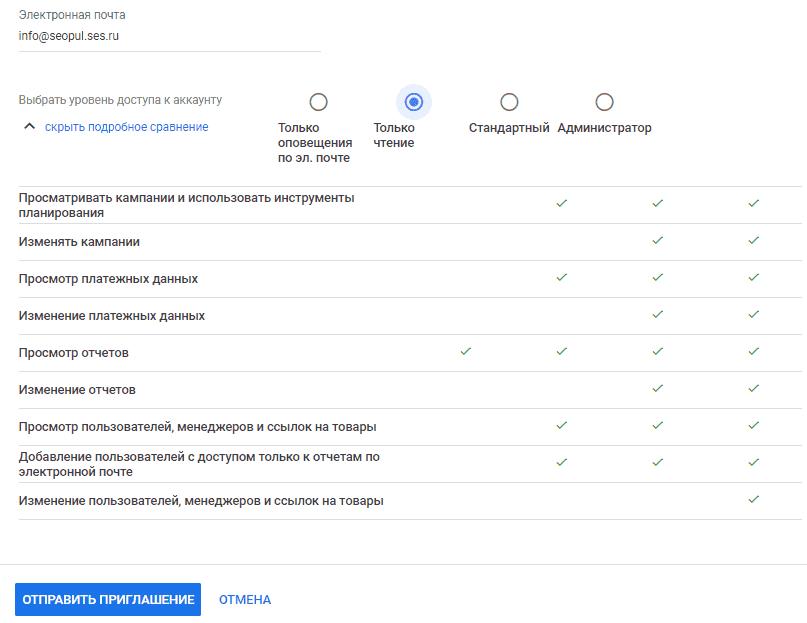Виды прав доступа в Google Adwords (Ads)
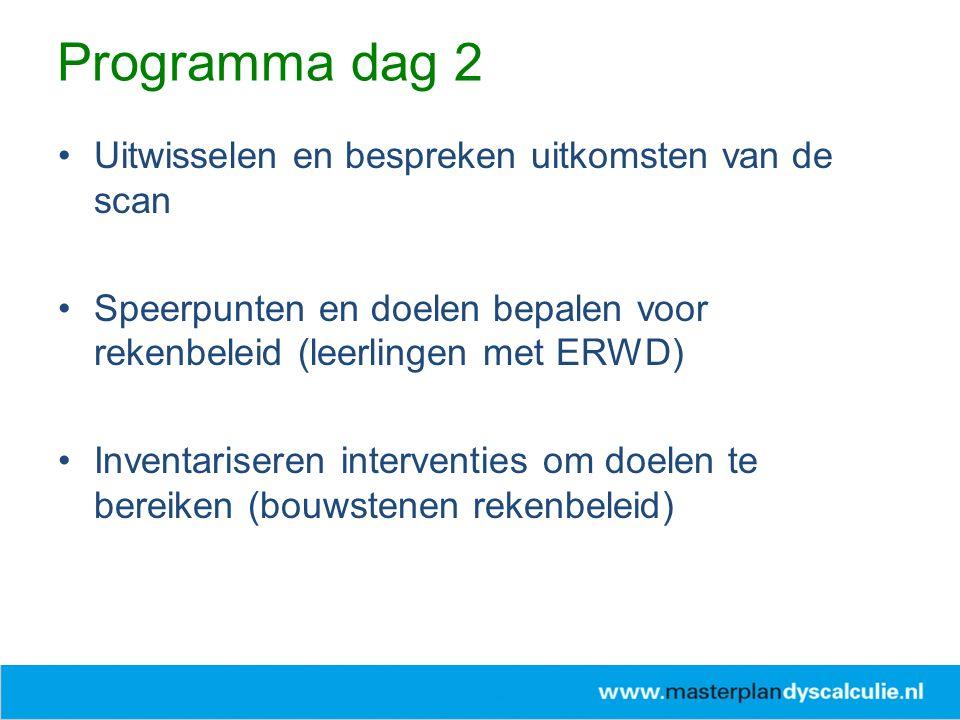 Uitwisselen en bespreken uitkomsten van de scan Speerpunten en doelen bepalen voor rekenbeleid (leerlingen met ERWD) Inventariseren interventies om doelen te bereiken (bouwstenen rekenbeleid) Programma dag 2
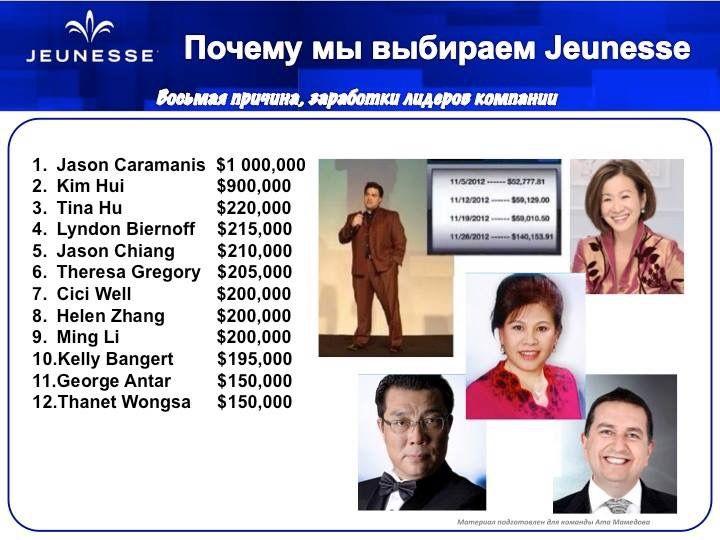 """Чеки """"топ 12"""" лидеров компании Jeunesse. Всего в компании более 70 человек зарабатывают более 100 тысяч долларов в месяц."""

---

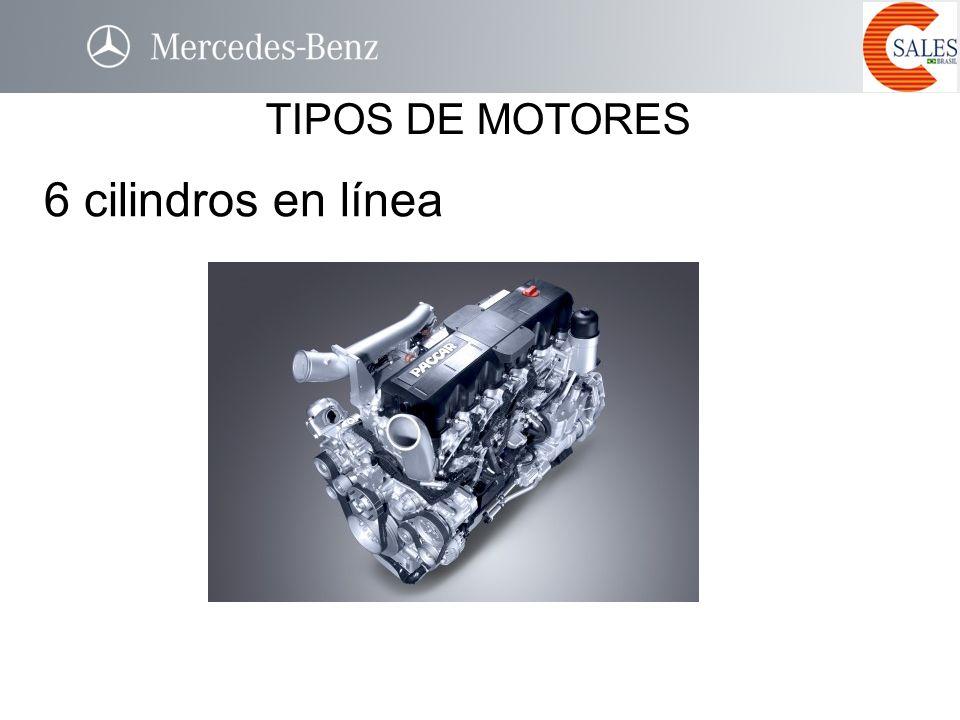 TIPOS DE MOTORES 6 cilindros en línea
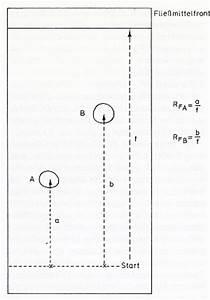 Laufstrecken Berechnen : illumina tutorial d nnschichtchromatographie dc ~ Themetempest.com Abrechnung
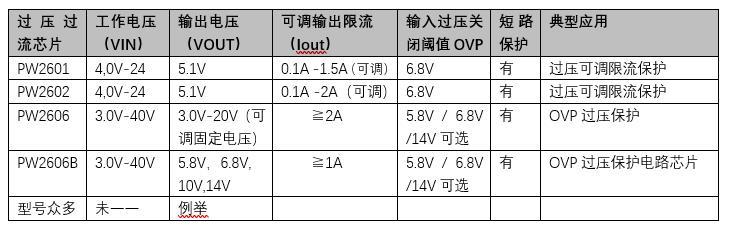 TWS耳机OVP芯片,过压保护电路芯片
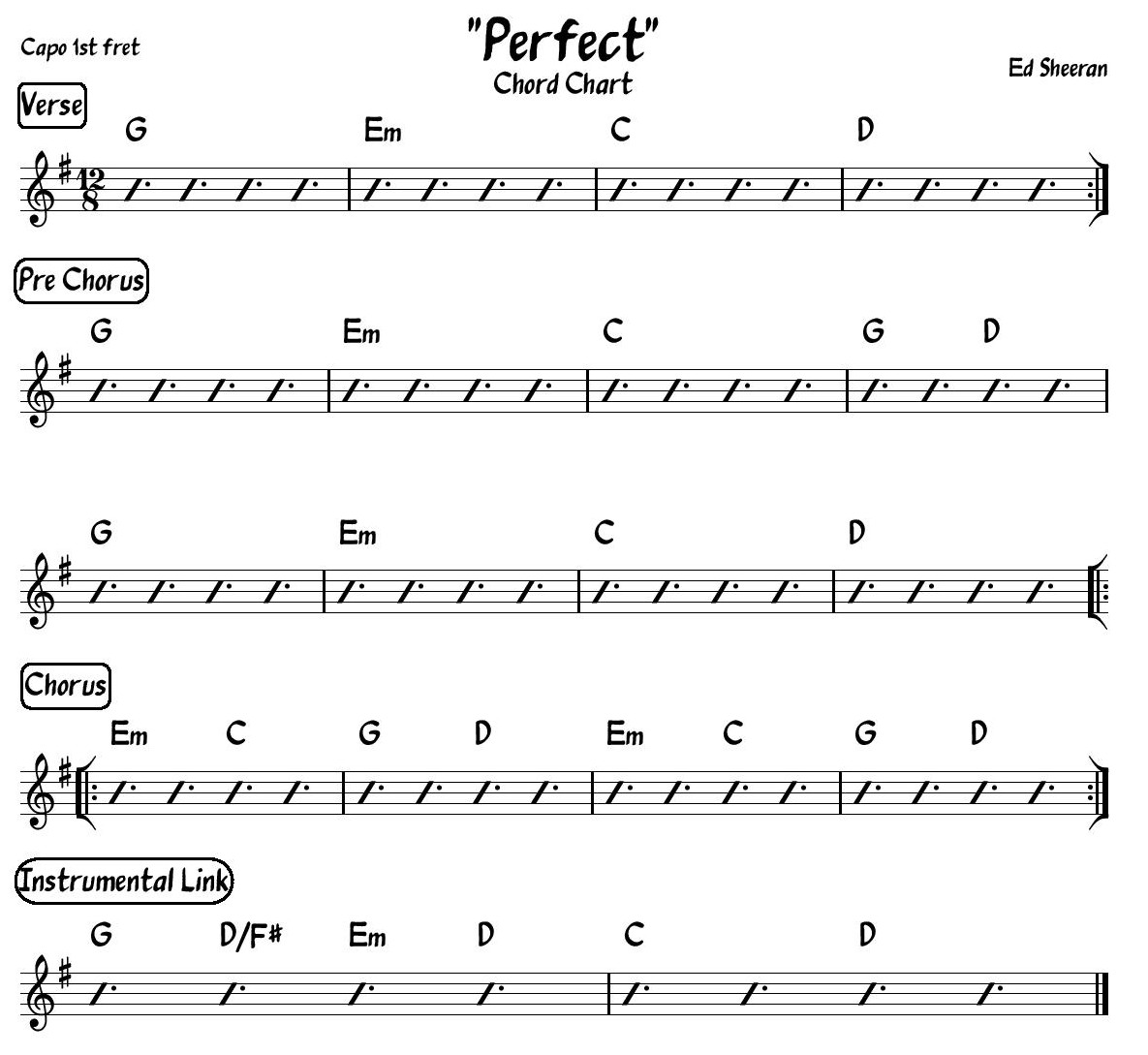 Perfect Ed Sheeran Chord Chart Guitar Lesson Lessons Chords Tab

---

WHAT YOU WILL DO - Skipping every picture, transcribe exactly the lines above from the one containing "Виды прав доступа в Google Adwords (Ads)" through the one containing "лидеров компании Jeunesse.", both included.

WRITTEN RESPONSE -
Виды прав доступа в Google Adwords (Ads)
 Uitwisselen en bespreken uitkomsten van de scan Speerpunten en doelen bepalen voor rekenbeleid (leerlingen met ERWD) Inventariseren interventies om doelen te bereiken (bouwstenen rekenbeleid) Programma dag 2
 """Чеки """"топ 12"""" лидеров компании Jeunesse. Всего в компании более 70 человек зарабатывают более 100 тысяч долларов в месяц."""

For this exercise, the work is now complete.